_Aim of the task:_ Line by line, copy all of the data exactly.

Stored items:
☆ ☆ ☆ ☆

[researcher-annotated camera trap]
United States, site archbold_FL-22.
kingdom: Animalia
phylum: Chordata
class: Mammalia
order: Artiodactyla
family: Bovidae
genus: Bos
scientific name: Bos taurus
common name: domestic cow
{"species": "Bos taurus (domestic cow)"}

☆ ☆ ☆ ☆

_Your response:_
[researcher-annotated camera trap]
United States, site archbold_FL-22.
kingdom: Animalia
phylum: Chordata
class: Mammalia
order: Artiodactyla
family: Bovidae
genus: Bos
scientific name: Bos taurus
common name: domestic cow
{"species": "Bos taurus (domestic cow)"}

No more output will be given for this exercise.